▶ **Raw data**
────
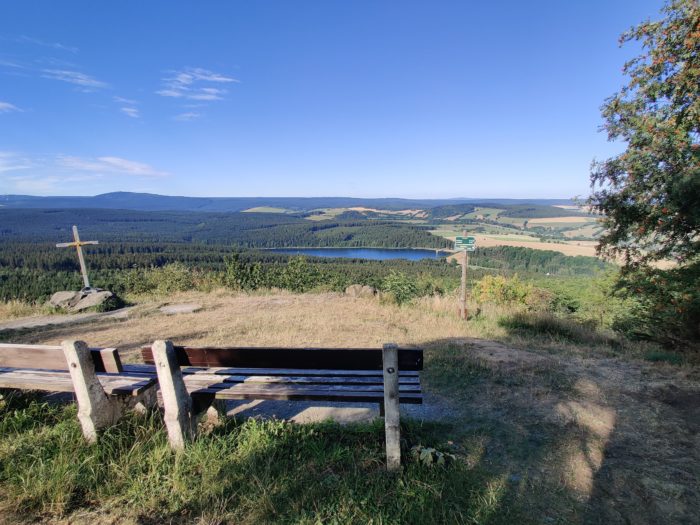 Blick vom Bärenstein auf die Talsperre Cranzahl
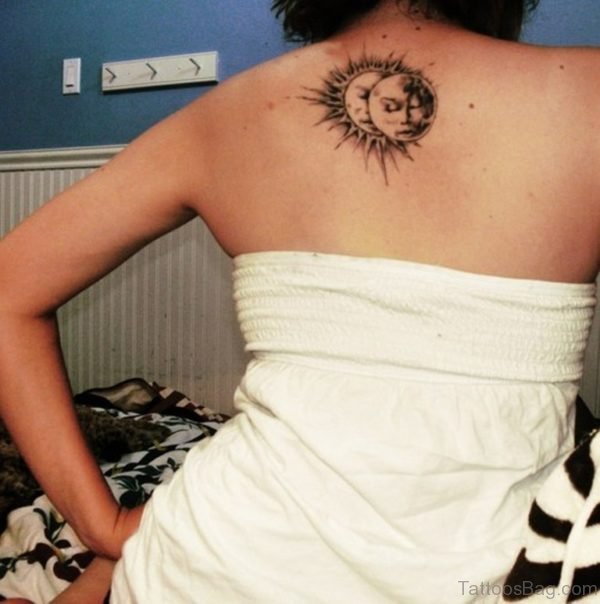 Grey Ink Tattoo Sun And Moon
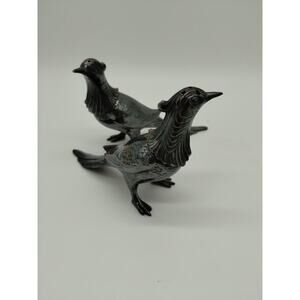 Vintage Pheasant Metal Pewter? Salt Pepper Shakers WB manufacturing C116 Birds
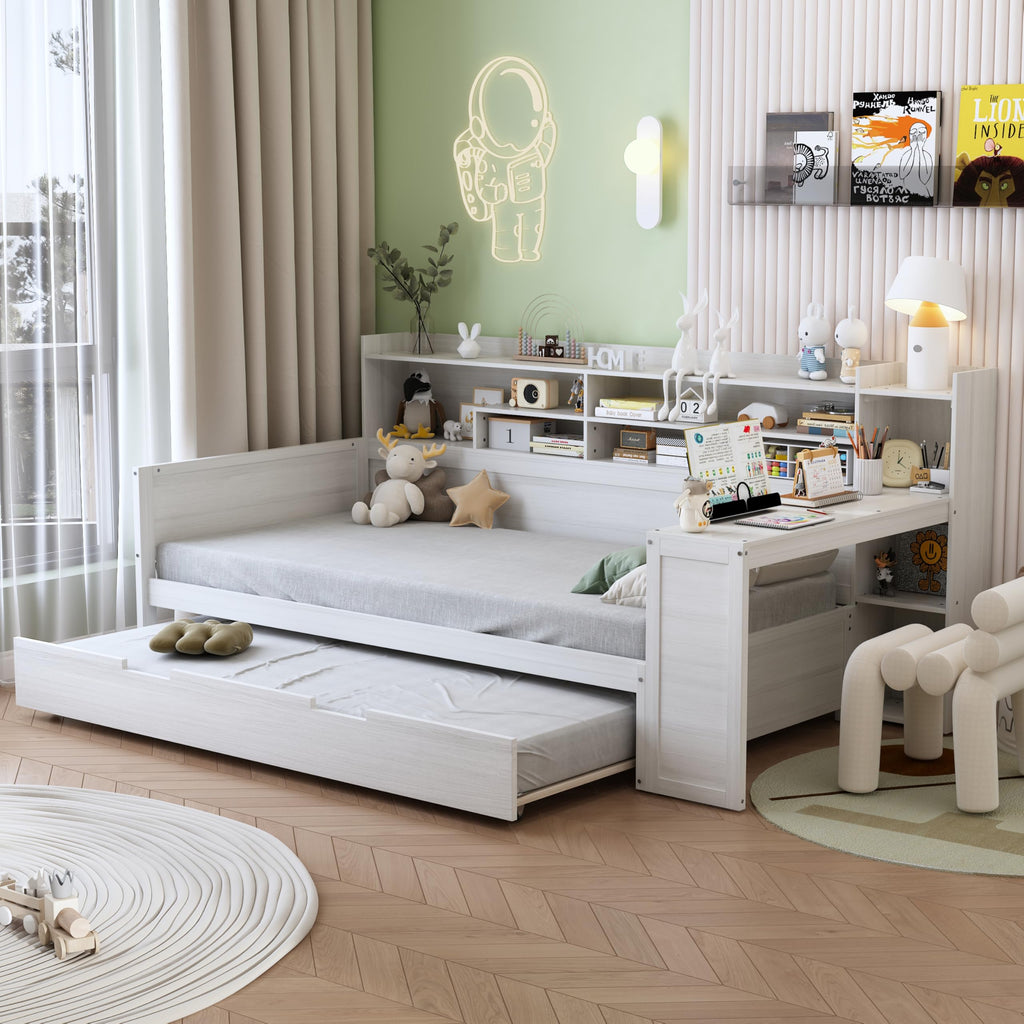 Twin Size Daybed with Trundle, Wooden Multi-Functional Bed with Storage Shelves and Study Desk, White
────
▶ **Exercise details**
Would you reproduce the lines above exactly, without carrying over the pictures?

▶ **Output below**
 Blick vom Bärenstein auf die Talsperre Cranzahl
 Grey Ink Tattoo Sun And Moon
 Vintage Pheasant Metal Pewter? Salt Pepper Shakers WB manufacturing C116 Birds
 Twin Size Daybed with Trundle, Wooden Multi-Functional Bed with Storage Shelves and Study Desk, White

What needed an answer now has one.